FRAGMENTO DEL DOCUMENTO:
Tenía yo siete años cuando mis padres me inscribieron en el centro escolar Montevideo, que estaba en el cruce de las calles Jerusalén y Ugarte de Arequipa, a dos cuadras del departamento que alquilábamos en la calle Peral. Era el año 1938 y yo debía hacer el primero de primaria.

Me tocó como maestra una señorita –así se les llamaba a las maestras– de unos treinta años, me parece ahora, la señorita Mercado, muy amable y a la que le entendía todo. El director de la escuela, Nicanor Rivera Cáceres, un señor gordezuelo, daba vueltas por las aulas para saludarnos con alguna expresión graciosa; y, por las tardes antes de abandonar la escuela, nos hacía formar por clases en el patio delantero y nos hacía cantar a los acordes de su violín las canciones que él nos enseñaba, muy lindas, y, según lo supe después, algunas extraídas de grandes piezas musicales, que  hasta ahora entono cuando se escapan del olvido.

Al aproximarse el fin del año, mis padres me aconsejaron que estudiara en la azotea de la casa desde que la iluminara el sol. Así lo hice y pasé con facilidad al año siguiente que transcurrió de la misma manera que el anterior y con la misma maestra, y, como lo esperaba, aprobé el examen final con una nota alta.

Al año siguiente, 1940, mis padres encontraron una vivienda más aparente en el cruce de las calles Nueva y San Camilo. Era una sala de unos diez metros de largo por unos cinco de ancho en una centenaria casa de sillar que fue dividida en una parte, la delantera, que daba a las calles Nueva y San Camilo por dos puertas, en la cual mis padres pusieron una tienda de abarrotes, y la parte posterior en la que instalaron el dormitorio y el comedor, divididos por una cortina. Del techo colgaban dos focos de luz eléctrica, uno sobre cada ambiente, a los que solo llegaba la luz hasta las diez de la noche. Con esa tienda mis padres esperaban lograr algún ingreso que se añadiera al sueldo de mi padre.

Entradas sobre ubicación espacial:

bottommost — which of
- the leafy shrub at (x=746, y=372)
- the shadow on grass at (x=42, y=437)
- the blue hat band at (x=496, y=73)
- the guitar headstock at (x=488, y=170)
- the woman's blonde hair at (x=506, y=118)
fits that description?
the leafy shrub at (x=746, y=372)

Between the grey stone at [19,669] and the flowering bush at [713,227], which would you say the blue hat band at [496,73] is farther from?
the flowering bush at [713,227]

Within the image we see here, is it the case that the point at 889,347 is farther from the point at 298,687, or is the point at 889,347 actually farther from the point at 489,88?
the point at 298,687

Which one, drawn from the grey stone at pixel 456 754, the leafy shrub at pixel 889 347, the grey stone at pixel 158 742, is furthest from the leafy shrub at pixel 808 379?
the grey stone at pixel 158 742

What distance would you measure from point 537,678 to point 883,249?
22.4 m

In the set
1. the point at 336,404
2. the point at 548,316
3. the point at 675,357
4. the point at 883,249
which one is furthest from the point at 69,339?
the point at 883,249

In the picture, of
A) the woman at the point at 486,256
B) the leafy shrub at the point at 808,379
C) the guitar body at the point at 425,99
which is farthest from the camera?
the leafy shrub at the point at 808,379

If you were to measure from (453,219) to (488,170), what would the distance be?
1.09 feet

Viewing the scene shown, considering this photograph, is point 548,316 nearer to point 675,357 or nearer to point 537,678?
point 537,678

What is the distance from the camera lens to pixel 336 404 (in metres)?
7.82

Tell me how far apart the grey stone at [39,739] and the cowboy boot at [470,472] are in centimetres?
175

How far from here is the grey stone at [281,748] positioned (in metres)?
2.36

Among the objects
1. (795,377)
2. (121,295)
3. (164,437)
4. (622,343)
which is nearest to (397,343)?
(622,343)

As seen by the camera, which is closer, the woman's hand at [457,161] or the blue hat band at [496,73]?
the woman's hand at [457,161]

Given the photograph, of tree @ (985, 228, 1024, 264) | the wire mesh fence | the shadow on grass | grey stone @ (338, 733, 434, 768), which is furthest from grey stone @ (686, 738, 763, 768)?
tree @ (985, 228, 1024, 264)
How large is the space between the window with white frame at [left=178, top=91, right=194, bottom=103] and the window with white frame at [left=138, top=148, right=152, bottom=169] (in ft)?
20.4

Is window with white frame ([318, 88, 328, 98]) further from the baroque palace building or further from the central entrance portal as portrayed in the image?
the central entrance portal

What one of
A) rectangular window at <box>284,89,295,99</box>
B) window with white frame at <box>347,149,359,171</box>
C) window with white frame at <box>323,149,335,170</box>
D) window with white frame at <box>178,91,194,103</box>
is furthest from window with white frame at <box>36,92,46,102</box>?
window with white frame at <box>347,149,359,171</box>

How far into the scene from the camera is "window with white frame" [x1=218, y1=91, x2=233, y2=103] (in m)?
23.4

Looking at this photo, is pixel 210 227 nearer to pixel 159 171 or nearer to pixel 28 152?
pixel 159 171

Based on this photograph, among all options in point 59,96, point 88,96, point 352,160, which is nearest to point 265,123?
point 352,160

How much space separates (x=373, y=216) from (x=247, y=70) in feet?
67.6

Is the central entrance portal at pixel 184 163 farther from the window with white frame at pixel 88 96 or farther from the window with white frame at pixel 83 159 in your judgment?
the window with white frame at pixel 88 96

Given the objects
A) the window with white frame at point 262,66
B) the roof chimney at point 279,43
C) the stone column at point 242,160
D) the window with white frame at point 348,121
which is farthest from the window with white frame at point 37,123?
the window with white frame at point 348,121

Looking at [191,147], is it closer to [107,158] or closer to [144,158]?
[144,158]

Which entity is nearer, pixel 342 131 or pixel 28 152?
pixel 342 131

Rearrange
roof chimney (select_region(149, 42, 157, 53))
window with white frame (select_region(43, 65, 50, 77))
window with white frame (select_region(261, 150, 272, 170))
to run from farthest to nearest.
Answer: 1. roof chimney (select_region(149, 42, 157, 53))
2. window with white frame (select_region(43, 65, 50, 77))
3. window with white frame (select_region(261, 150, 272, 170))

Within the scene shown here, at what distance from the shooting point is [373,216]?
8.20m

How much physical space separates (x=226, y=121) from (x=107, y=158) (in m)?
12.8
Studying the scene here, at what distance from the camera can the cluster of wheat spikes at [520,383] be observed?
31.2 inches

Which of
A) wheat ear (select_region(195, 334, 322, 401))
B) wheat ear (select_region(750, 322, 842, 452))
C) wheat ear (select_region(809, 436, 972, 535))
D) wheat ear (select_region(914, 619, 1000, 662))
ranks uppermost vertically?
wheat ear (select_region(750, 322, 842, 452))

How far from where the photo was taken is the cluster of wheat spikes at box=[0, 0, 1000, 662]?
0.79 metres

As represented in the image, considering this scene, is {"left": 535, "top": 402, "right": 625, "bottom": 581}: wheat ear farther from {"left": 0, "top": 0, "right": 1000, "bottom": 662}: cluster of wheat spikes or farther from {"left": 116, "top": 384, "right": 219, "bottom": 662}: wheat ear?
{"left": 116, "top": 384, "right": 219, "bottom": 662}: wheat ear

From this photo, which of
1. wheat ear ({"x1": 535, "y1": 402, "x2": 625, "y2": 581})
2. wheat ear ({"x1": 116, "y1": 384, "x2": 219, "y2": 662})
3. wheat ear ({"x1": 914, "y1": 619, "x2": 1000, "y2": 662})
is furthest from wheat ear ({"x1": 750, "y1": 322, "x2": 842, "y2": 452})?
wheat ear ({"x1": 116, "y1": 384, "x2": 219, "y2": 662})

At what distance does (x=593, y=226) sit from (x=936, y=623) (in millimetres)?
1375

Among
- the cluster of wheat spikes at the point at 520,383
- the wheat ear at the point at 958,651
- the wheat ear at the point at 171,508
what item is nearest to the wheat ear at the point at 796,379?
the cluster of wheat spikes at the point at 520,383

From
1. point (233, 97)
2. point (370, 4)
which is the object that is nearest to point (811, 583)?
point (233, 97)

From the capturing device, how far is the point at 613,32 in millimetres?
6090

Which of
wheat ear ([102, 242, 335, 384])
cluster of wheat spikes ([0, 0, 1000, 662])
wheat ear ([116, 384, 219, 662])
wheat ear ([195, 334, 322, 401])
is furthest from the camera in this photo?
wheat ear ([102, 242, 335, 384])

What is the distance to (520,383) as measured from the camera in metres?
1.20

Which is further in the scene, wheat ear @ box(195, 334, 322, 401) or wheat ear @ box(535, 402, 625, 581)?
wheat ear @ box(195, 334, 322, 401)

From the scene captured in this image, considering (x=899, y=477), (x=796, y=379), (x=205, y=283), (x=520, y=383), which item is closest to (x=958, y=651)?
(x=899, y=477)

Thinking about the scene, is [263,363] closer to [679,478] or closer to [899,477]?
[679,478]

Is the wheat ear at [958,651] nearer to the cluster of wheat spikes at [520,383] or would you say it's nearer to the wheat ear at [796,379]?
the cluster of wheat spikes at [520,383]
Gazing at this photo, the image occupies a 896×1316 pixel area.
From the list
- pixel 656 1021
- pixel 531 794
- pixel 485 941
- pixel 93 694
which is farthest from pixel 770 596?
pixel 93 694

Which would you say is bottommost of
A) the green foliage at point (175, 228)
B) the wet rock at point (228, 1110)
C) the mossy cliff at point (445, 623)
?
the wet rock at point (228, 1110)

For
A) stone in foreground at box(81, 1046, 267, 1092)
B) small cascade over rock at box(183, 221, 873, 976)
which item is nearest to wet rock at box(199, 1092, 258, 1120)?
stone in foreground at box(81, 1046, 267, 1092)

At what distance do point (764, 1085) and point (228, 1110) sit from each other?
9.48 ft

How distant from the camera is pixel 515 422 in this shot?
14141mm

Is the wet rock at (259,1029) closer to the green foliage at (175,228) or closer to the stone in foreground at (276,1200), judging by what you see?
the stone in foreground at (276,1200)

CONSIGNA DE TRABAJO:
Según el fragmento del documento, ¿a qué distancia del departamento de la calle Peral se encontraba el centro escolar Montevideo?

RESOLUCIÓN DEL PROBLEMA:
A dos cuadras.